A July 2020 document prepared for the federal public safety minister ahead of a parliamentary appearance, which was put online under proactive disclosure policy, said the Correctional Service Canada is “committed to safe, humane and effective corrections for offenders in Canada.”

The document, which laid out how the minister could respond to concerns about the class-action suit, said the agency only conducts strip searches “in the most discrete, humane and sensitive manner possible by trained professionals.”

Public Safety Minister Marco Mendicino, whose portfolio includes the correctional service, did not respond to a request for comment.

Kent Elson, one of the lawyers representing the applicants, said in an interview that the government is breaking its own laws restricting the use of strip searches, and they are taking place “far too often.”

“Certifying a class action like this will hopefully make prison officials much more careful, and work a lot harder to stop unnecessary strip searches,” he said.

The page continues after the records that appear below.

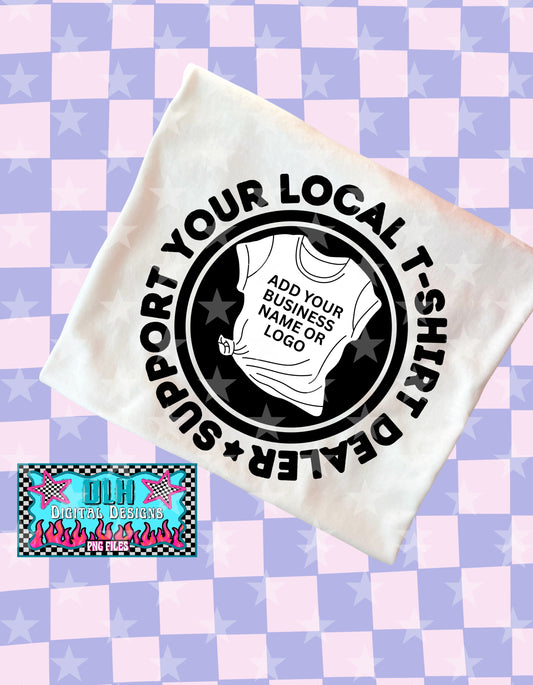 Support your local t-shirt dealer- 2 png file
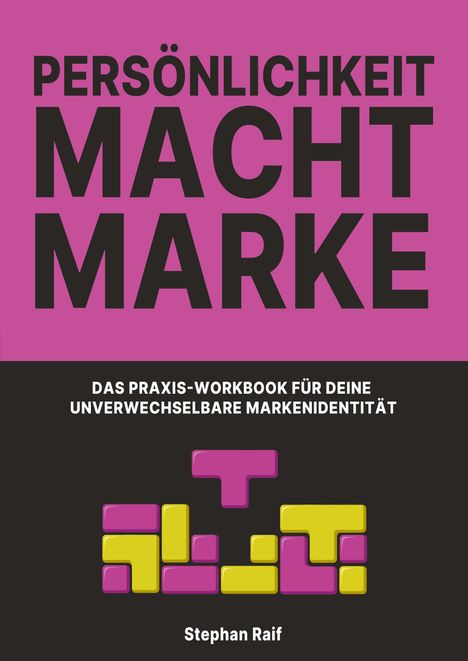 "Persönlichkeit macht Marke. Das Praxis-Workbook für deine unverwechselbare Markenidentität. Stephan Raif." Pink-schwarz.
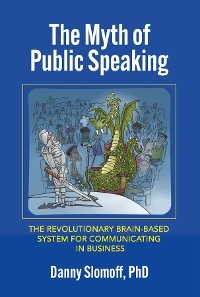 The Myth of Public Speaking - Danny Slomoff
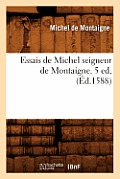 Essais de Michel Seigneur de Montaigne. 5 Ed, (?d.1588)
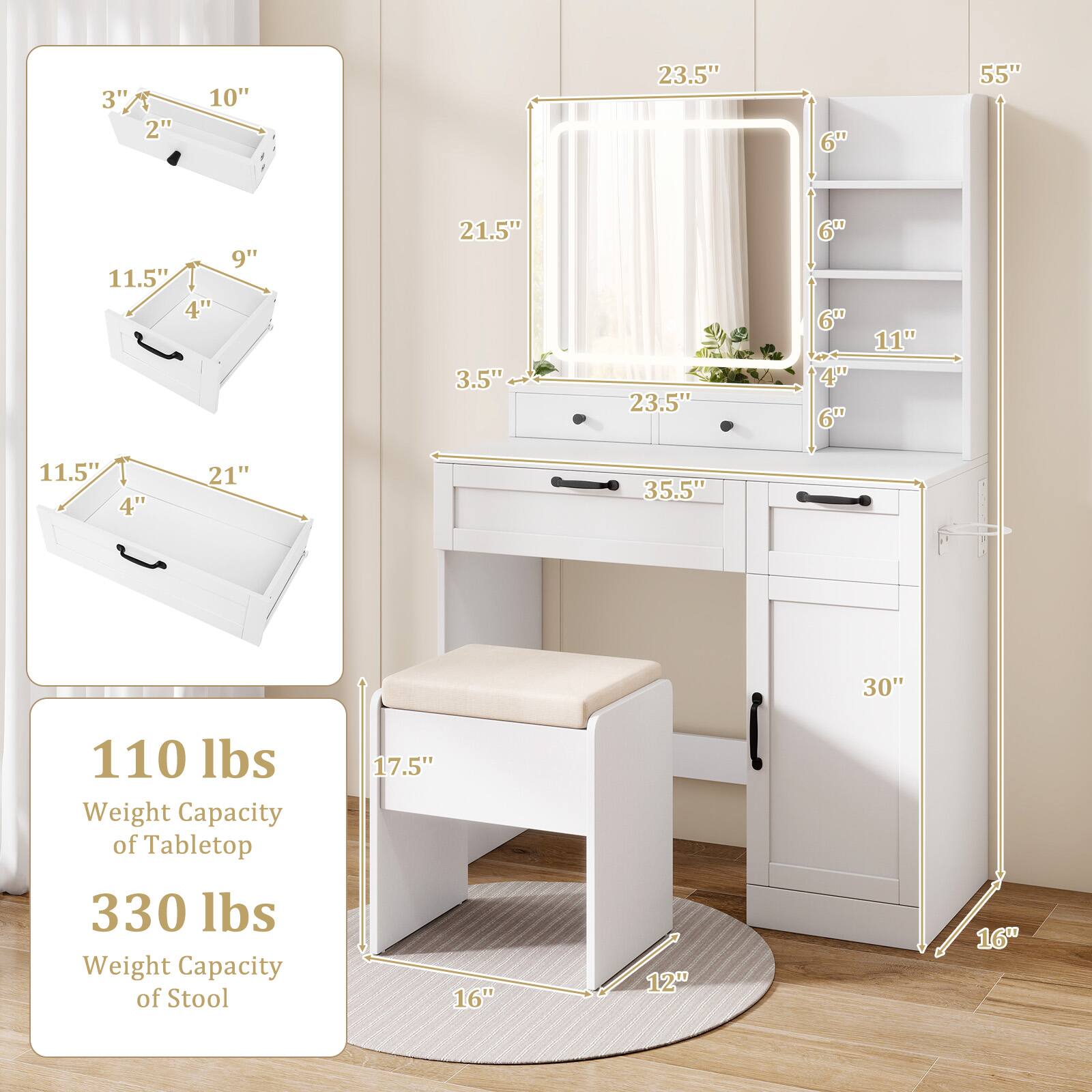 - 3" x 2" x 10"
- 11.5" x 4" x 9"
- 11.5" x 4" x 21"
- 23.5" x 6" x 6"
- 23.5" x 6" x 6"
- 21.5" x 3.5" x 4"
- 35.5" x 17.5" x 16"
- 30" x 16" x 12"
- 55" x 23.5" x 11"
- 110 lbs Weight Capacity of Tabletop
- 330 lbs Weight Capacity of Stool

“Prisoners suffer. And eventually, society suffers, when prisoners come out of prison and they’ve been traumatized.”

Now that the lawsuit has been certified, it will proceed to a common issues trial, and a judge will determine which issues apply to all class members. Dates have not yet been set for those proceedings.

The government’s statement of defence argues that the class-action lawsuit is “overly broad and unmanageable” because it includes inmates incarcerated over the last 30 years “regardless of whether they were subjected to routine strip searches and/or experienced harm from routine strip searches.”

That time period could result in claims that fall outside the statute of limitations for civil cases, it adds.

The statement of defence says that claims should be restricted to a more recent two-year period and “only include individuals who actually experienced a routine strip search, which caused or materially contributed to recognizable and compensable psychological or emotional harm.”